The government invited bids from bankers on Wednesday to manage sale of 10-per cent stake in iron ore miner National Mineral Development Corporation (NMDC) as it lags in meeting its target of raising Rs 58,425 crore from disinvestment in public sector companies to curtail the fiscal deficit in the current 2014-15 financial year.
Barely two months are left in this fiscal and the government has managed to raise only Rs 1,715 crore through the disinvestment of five-per cent stake in Steel Authority of India Limited.
This is the fifth year in a row that the finance ministry is likely to miss its disinvestment target.
A senior finance ministry official told news agency Reuters that the government would not be able to meet the target. NMDC share sale could fetch Rs 5,490 crore at current market prices ahead of the government's first full-year Budget on February 28.
The government owns 80-per cent stake in the mining company, shares of which were down 1.8 per cent at Rs 138.20 at Wednesday's close. The shares will be sold through an exchange-based bidding platform, the finance ministry said.
The government has also drawn up plans for selling 10-per cent stake in state-run refiner Indian Oil Corporation (IOC) but the issue was not taken up at the Cabinet meeting on Wednesday. The IOC stake is valued at Rs 7,790 crore based on current prices. The shares gained 55 per cent last year but dropped two per cent to close at Rs 330 on Wednesday.

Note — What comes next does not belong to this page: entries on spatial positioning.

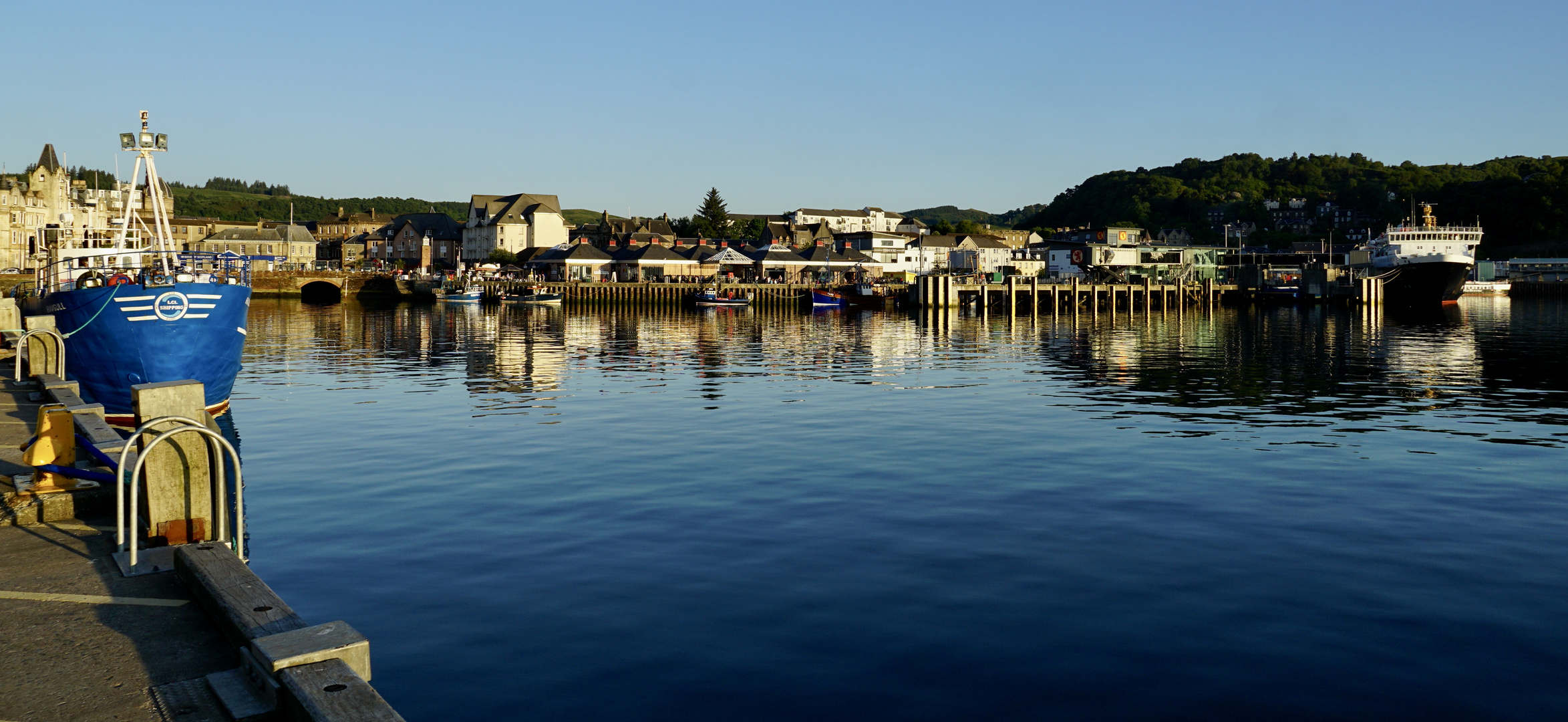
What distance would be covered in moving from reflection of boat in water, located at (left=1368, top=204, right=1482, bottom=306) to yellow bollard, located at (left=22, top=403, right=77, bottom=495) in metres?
133

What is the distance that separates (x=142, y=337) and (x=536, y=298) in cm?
9407

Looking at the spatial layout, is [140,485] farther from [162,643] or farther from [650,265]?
[650,265]

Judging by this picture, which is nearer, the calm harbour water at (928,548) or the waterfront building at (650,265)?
the calm harbour water at (928,548)

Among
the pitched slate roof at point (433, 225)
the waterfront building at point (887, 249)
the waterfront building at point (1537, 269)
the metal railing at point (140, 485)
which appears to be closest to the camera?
the metal railing at point (140, 485)

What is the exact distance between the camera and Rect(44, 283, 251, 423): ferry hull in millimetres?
26797

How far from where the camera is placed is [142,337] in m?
26.9

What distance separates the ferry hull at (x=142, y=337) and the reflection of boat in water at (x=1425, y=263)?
125549mm

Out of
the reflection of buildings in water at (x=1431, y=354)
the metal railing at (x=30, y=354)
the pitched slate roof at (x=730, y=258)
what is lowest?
the reflection of buildings in water at (x=1431, y=354)

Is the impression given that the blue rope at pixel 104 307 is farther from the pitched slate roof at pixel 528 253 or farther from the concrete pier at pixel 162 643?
the pitched slate roof at pixel 528 253

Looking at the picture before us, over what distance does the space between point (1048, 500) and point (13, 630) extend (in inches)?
593

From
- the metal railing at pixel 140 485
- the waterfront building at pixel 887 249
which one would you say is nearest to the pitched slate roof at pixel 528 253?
the waterfront building at pixel 887 249

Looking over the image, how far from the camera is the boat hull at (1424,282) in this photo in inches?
4685

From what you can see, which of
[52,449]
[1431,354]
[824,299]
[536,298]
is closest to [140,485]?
[52,449]

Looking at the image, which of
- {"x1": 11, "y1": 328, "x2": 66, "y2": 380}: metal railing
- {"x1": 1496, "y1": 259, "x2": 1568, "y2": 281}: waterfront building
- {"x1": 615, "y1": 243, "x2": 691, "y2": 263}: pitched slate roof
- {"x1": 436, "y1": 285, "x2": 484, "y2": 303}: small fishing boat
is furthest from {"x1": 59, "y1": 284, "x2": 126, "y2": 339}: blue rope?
{"x1": 1496, "y1": 259, "x2": 1568, "y2": 281}: waterfront building
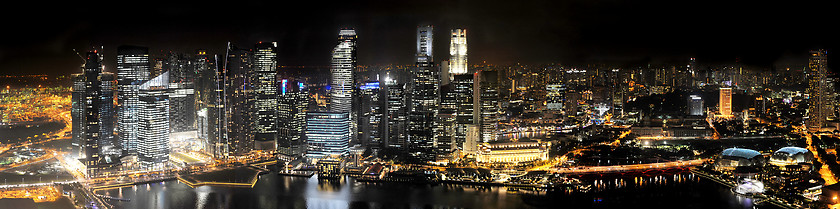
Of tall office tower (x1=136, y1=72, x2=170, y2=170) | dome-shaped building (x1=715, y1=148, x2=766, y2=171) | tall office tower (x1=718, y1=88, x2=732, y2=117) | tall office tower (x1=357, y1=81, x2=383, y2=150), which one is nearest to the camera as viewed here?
tall office tower (x1=136, y1=72, x2=170, y2=170)

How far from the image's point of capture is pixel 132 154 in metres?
8.98

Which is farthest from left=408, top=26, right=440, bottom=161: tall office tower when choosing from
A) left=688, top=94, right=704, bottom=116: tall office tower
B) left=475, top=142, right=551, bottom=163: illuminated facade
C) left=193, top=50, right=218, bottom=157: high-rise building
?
left=688, top=94, right=704, bottom=116: tall office tower

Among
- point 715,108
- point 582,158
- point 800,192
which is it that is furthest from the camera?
point 715,108

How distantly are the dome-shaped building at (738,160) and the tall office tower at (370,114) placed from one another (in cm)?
482

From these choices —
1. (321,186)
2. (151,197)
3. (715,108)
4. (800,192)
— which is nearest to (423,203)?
(321,186)

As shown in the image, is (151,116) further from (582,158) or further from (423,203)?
(582,158)

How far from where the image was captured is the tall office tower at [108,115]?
8.84 m

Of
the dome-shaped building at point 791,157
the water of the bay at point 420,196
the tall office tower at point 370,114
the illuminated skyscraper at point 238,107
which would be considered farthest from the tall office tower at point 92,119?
the dome-shaped building at point 791,157

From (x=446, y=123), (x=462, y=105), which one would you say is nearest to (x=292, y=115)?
(x=446, y=123)

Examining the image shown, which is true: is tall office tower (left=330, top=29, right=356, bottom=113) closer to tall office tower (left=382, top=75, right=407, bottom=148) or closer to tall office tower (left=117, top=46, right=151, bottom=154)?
tall office tower (left=382, top=75, right=407, bottom=148)

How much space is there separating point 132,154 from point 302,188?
2416mm

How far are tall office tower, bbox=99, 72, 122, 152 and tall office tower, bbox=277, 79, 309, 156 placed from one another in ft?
7.47

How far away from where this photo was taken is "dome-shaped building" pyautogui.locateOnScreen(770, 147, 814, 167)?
30.5 ft

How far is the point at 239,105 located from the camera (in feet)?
34.7
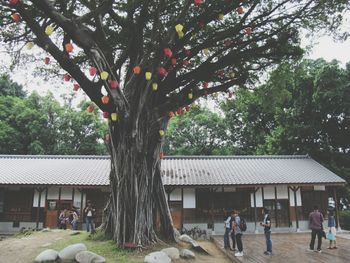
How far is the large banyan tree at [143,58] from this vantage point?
8.50m

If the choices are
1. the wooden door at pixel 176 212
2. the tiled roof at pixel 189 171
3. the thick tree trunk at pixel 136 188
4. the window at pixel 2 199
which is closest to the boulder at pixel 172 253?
the thick tree trunk at pixel 136 188

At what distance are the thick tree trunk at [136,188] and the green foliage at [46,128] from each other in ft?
62.8

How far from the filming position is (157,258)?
7.50 meters

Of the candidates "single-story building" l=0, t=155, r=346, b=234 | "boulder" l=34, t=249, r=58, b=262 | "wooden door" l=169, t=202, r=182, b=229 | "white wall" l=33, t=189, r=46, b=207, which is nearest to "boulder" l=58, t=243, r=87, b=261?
"boulder" l=34, t=249, r=58, b=262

The disinvestment target was heavily dependent on Coal India Limited (CIL) and Oil and Natural Gas Corporation (ONGC), in which it has been trying to sell stakes of 10 per cent and five per cent respectively. The two stakes are roughly worth a combined Rs 39,000 crore on current prices, but divestment has been held up due opposition from labour unions in CIL and plunging oil prices in the case of ONGC.
Upstream oil giants shares have fallen by about 14 per cent since October due to which the government has held back stake sale and decided to disinvest shares in Indian Oil instead.

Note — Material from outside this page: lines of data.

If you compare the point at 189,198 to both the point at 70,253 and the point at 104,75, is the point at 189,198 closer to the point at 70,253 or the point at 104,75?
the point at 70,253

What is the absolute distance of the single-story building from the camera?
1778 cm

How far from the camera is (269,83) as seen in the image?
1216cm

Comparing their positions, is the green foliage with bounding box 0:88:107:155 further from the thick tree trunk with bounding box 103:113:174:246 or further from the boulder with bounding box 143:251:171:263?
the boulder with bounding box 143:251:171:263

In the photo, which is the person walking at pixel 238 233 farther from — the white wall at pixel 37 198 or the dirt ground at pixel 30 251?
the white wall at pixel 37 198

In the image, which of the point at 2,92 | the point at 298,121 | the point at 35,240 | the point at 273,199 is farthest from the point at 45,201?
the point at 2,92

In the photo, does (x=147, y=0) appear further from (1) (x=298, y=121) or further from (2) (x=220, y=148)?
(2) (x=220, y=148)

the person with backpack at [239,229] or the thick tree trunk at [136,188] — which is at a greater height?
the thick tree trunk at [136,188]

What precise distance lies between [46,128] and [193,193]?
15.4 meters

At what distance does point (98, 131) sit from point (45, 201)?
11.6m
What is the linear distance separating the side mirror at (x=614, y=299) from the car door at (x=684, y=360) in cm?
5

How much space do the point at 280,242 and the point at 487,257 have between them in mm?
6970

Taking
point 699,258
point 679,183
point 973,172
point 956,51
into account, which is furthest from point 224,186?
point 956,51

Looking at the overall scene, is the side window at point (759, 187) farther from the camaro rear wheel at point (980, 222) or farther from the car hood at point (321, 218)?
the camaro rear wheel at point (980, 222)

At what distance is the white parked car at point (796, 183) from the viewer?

The finance ministry is also looking at different options, including alternative asset sales and deeper spending cuts to rein in the fiscal deficit.
A finance ministry official said that the government had identified hydropower producer National Thermal Power Corporation and Dredging Corporation as potential candidates for share sales. It has also decided to cut budgeted public spending by up to 20 percent, another ministry official said.
While bureaucratic delays and volatile market conditions derailed the sell-off drive in the past, a purge of the government's top economic policy team contributed to the latest failure to cash in on a big stock market rally.